= Written request =
Write the next part of the Usenet exchange about the friend who took the shot, starting after its final sentence.

= Text section =
On Sun, 12 Feb 2023 12:06:10 -0500
worm food <
worm...@compostpunk.com> wrote:
> On 2/12/2023 6:11 AM, pataphor wrote:
[...]
> There is a third alternative to explain your friend's behavior: that
> he already calculated the various theoretical answers, settled on
> what he considered the most efficient one, and took the shot. To
> someone like that, slowing down and explaining the answer, or why it
> is the correct one, or bothering to debate alternatives, would be
> fruitless and frustrating: a waste of time on his part. I know, and
> regularly observe, several people like this. Professionals tend to
> classify them as having intellectual issues, but if you observe them
> and learn to ask the right questions, you will find them superior in
> many ways.
>
> To be honest, though, the answer would depend on the average
> precision and accuracy of your friend's shots. Data you did not
> provide.
>
> Also, a simpler, and probably more correct, answer as to why no one
> answers thoughtful usenet posts is that no one read them in the first
> place.

= Provided records =
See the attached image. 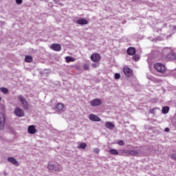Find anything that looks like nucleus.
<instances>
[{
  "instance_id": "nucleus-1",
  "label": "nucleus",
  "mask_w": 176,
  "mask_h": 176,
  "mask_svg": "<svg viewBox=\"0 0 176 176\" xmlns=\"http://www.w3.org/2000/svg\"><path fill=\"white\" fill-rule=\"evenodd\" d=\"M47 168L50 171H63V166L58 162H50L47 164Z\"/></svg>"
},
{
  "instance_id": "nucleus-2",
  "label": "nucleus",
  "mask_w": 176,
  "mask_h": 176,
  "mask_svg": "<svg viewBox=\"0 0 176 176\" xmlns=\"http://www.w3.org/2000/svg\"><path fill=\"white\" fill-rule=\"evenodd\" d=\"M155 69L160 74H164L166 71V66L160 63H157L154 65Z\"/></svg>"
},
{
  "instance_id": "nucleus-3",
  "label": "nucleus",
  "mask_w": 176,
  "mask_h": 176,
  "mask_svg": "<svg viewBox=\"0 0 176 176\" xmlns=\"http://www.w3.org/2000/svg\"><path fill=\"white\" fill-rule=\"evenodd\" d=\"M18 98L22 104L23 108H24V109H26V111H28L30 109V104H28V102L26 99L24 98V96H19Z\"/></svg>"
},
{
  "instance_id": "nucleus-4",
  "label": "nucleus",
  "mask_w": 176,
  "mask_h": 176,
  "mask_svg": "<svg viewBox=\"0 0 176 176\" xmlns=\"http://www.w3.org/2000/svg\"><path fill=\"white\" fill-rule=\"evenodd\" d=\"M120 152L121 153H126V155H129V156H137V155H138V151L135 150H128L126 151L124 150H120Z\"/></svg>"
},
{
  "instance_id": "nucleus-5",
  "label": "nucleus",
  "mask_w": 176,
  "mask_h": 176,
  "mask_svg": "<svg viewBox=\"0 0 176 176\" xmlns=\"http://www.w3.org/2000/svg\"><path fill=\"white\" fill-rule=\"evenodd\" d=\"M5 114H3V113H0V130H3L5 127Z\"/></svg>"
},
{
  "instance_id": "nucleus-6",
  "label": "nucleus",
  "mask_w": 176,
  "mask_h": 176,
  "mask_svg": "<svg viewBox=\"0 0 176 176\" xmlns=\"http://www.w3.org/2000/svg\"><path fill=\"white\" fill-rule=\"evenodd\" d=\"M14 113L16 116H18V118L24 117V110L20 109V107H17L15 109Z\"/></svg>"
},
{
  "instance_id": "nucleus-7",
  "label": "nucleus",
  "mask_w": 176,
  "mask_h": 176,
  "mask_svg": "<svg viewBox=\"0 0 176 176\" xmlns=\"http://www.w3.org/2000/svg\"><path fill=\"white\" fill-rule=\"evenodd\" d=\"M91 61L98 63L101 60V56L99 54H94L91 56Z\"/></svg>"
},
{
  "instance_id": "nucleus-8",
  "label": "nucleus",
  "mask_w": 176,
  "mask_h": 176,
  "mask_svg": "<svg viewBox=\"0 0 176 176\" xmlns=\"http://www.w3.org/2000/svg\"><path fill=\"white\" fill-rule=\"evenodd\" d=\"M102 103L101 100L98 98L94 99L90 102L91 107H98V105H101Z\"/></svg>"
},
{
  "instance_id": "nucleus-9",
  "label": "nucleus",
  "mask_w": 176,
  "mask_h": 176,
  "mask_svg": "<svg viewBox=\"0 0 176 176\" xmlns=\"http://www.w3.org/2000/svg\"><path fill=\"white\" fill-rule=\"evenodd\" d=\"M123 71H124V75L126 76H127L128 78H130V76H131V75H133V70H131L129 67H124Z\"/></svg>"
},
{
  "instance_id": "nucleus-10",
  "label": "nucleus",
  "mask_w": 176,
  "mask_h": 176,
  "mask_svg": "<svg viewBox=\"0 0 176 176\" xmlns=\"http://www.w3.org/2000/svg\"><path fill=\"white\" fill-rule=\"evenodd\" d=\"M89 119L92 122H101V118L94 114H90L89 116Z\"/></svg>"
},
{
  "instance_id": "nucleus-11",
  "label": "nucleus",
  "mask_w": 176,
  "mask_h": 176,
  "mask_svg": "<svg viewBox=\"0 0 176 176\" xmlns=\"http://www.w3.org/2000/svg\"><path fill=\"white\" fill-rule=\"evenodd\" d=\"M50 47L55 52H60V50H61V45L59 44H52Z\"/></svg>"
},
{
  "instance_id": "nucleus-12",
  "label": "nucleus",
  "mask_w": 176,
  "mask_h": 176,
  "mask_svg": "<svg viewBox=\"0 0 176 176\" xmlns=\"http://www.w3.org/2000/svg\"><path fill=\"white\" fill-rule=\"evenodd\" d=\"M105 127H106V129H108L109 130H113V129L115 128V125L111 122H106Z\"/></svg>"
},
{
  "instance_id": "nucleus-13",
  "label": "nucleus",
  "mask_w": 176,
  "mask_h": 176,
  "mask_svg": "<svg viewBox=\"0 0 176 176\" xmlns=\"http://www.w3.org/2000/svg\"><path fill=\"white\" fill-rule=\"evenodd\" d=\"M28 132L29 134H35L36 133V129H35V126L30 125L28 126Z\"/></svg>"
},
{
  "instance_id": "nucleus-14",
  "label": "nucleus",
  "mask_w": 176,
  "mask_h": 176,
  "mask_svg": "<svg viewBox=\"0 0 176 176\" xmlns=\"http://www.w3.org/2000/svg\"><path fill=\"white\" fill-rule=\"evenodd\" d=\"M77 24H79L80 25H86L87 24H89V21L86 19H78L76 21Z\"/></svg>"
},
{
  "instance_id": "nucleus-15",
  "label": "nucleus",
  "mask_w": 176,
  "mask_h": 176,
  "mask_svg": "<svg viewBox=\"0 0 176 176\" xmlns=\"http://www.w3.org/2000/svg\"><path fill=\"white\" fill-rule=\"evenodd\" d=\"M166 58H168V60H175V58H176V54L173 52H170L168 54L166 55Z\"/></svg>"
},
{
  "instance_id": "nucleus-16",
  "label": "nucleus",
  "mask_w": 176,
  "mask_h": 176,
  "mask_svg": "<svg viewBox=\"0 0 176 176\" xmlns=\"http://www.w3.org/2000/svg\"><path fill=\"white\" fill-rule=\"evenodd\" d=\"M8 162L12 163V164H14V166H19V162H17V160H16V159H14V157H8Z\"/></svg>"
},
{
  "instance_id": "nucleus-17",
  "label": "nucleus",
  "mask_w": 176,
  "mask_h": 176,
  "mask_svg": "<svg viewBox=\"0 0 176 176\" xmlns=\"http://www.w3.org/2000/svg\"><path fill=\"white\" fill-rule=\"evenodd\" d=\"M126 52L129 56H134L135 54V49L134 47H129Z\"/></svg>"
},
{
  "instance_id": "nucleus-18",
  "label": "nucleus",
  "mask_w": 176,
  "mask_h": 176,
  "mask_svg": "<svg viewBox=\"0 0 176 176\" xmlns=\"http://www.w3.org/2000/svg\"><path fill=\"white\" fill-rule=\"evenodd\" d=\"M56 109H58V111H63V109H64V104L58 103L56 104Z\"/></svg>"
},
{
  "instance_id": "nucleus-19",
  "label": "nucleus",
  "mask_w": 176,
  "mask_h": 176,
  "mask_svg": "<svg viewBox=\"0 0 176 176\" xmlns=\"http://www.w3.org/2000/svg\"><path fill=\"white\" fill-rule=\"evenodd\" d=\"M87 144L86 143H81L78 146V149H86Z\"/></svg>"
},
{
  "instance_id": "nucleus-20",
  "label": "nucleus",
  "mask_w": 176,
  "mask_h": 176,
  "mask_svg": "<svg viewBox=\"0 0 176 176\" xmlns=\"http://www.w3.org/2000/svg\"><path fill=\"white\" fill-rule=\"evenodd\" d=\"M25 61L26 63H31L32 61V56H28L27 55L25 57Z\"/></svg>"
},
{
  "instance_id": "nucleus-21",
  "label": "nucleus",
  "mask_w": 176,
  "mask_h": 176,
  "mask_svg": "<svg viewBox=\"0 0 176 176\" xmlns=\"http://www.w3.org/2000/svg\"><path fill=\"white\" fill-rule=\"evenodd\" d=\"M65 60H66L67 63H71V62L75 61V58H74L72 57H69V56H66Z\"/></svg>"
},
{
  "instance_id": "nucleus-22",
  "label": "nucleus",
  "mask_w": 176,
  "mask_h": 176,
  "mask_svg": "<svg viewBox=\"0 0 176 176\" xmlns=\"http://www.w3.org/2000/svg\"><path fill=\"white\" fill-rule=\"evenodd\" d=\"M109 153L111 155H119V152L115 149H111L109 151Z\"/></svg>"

= The result =
I feel like you're dodging the issue a bit, but of course it's usenet,
you can reply to whatever part you want. However my post was about the
relation between IQ and Warnock's dilemma, the point being that there
are some people not really wanting to go into hypotheticals and others
maybe a bit too much.
The fact that you bring up actual 'objective' skill levels as relevant
kind of indicates that you're missing my point, which is about how
people balance their underlying capacities, and that IQ is more like
some social evaluation tool, however unfair and culturally relative,
though one might claim that since the bicamerals haven't had a 'voice'
in things for a very long time, their 'culture' doesn't matter anymore,
even if they would still silently exist.
The role of IQ in this, apart from the judgmental thing, would be that
changes in available information technological assistance affect the
different cognitive accents, or however one would call it, differently.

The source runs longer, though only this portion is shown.